Below are entries. Copy exactly the lines running from the line that holds "展示品　IDC大塚家具　フロイデ　本革　レザー　ダイニングチェア　2脚セット" to the line that holds "Befail Bar Cabinet", with both ends included.

Information shown →
* * * * *

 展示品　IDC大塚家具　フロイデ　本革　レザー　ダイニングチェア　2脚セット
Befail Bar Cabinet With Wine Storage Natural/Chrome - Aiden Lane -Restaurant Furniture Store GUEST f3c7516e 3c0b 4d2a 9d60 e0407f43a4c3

* * * * *

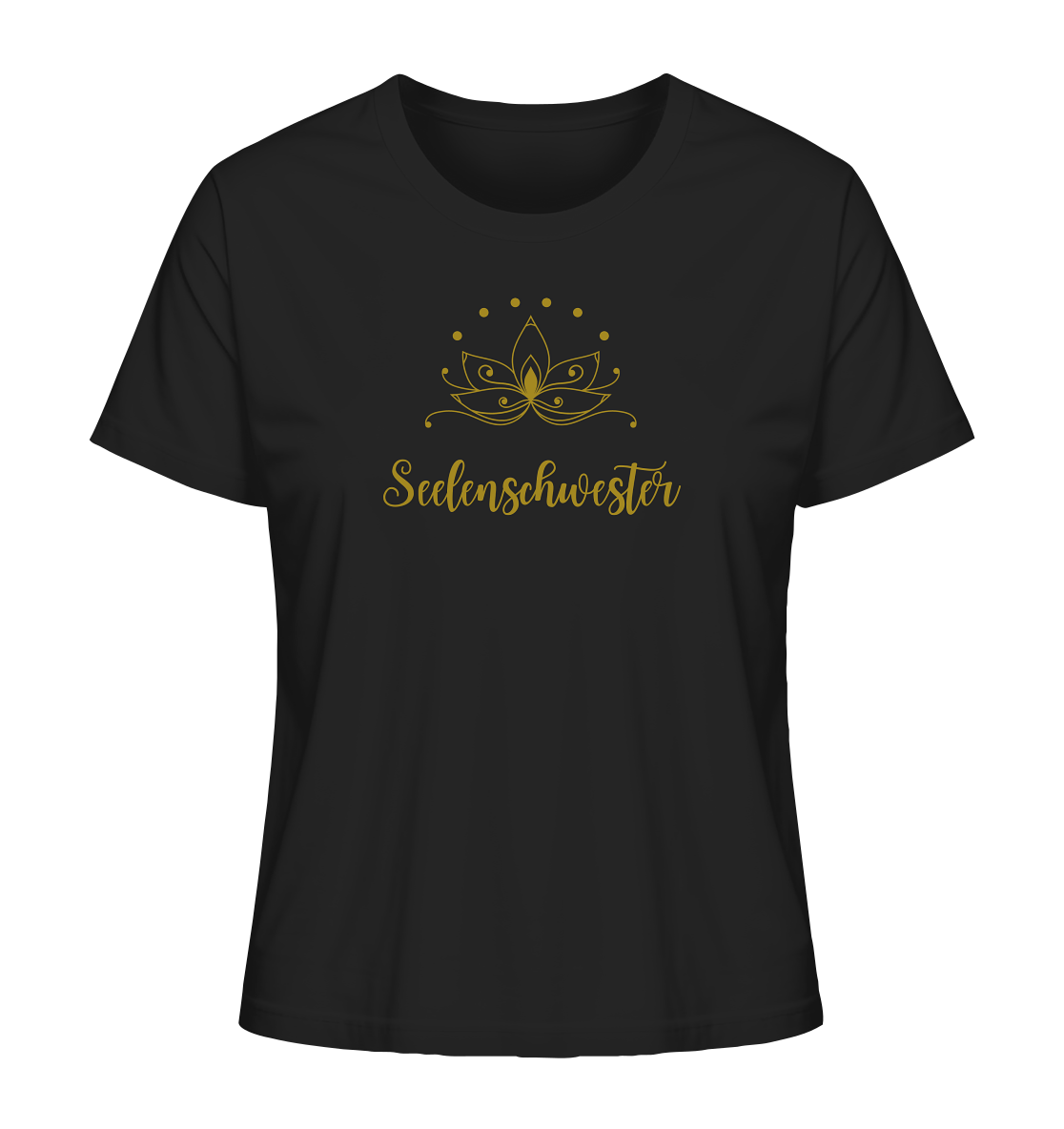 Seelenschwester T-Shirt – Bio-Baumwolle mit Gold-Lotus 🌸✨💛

* * * * *

Final answer →
 展示品　IDC大塚家具　フロイデ　本革　レザー　ダイニングチェア　2脚セット
Befail Bar Cabinet With Wine Storage Natural/Chrome - Aiden Lane -Restaurant Furniture Store GUEST f3c7516e 3c0b 4d2a 9d60 e0407f43a4c3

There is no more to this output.